Aufgaben »
A. Auf welche Zeit geht laut dem Textauszug über den Konflikt in Kamerun dieser Konflikt zurück?
B. Setze den Textauszug über den Konflikt in Kamerun nach seinem letzten Satz fort.

Vor zwei Jahren ist in Kamerun ein alter Konflikt wieder aufgebrochen, der noch auf die Kolonialzeit zurückgeht, als Frankreich und Großbritannien Grenzen gezogen und sich ihre Machtbereiche aufgeteilt hatten. Lange Zeit hat die englischsprachige Bevölkerung im Westen Kameruns stillgehalten und sich der französischsprachigen Mehrheit gefügt, weil ihr relative Autonomie zugesagt worden war. Doch schon seit mehreren Jahrzehnten setzt sich die französischsprachige Bevölkerungsmehrheit, zu der auch Langzeitstaatspräsident Paul Biya gehört, mehr und mehr durch, und vormalige Autonomierechte der Minderheit wurden sukzessive abgebaut. Inzwischen ist im Nordwesten und Südwesten des Landes eine überaus blutige Auseinandersetzung ausgebrochen, die sowohl von seiten der Milizen als auch der Regierung mit kaum zu überbrückender Beharrlichkeit geführt wird.

Hinzu kommt die Gefahr, daß islamistische Organisationen wie Boko Haram, die in Kamerun einen Rückzugsort für ihre Kämpfe im westlich angrenzenden Nigeria gefunden haben und in beiden Ländern Selbstmordanschläge verüben, die instabile Lage nutzen könnten, um ihren Einflußbereich auszudehnen. Den Regierungssoldaten wiederum wird der Vorwurf gemacht, sie hätten beim Kampf gegen die Islamisten auch Massaker an der nordkamerunischen Zivilbevölkerung verübt.

Vorliegende Angaben »
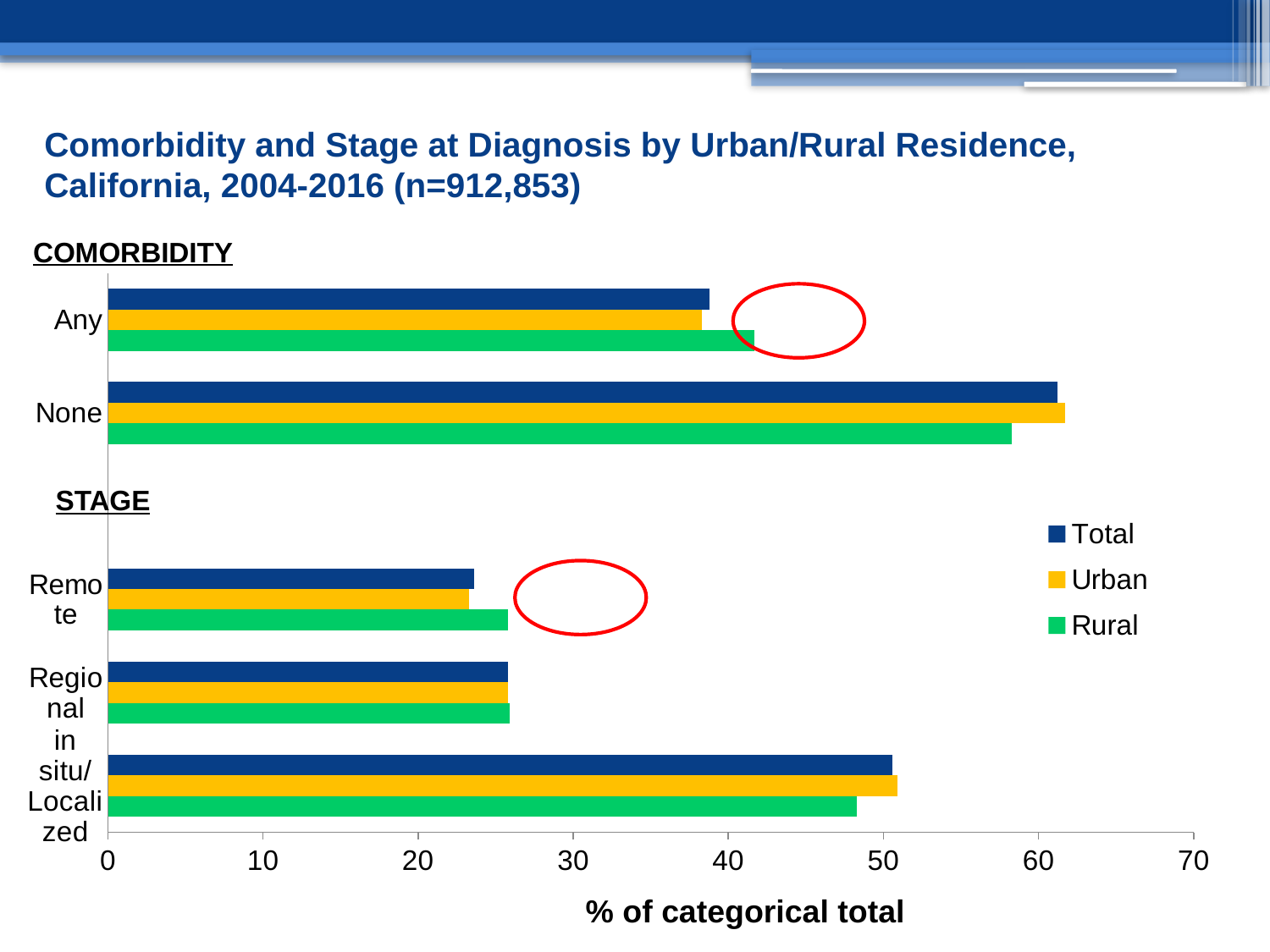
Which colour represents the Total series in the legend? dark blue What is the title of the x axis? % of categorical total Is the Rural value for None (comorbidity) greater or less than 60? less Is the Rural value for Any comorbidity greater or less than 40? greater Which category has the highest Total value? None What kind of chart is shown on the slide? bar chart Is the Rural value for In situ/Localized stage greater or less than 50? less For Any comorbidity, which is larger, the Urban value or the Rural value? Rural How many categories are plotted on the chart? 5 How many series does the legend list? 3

Lösungen »
A. Auf die Kolonialzeit, als Frankreich und Großbritannien Grenzen zogen und ihre Machtbereiche aufteilten.

B.
Am 7. Oktober wird in dem Land einer neuer Präsident gewählt. Biya, der zwischen 1975 bis 1982 bereits Premierminister war, tritt nach 36 Jahren als Präsident erneut an. Die Gefahr ist groß, daß der schwelende Konflikt in einen voll entwickelten Bürgerkrieg ausbricht.

Fast ein Jahr ist es her, daß eine separatistische Bewegung in Westkamerun einen eigenen Staat ausrief: Ambazonien. Die Weltöffentlichkeit nahm davon kaum Notiz, die Meldung schaffte es meist nur in die Randspalten der Tageszeitungen. Wie so häufig beim vermeintlich plötzlichen Ausbruch von Gewalt in Afrika hat auch dieser Konflikt eine Vorgeschichte, die mit Kolonialismus und Nepotismus zu tun hat.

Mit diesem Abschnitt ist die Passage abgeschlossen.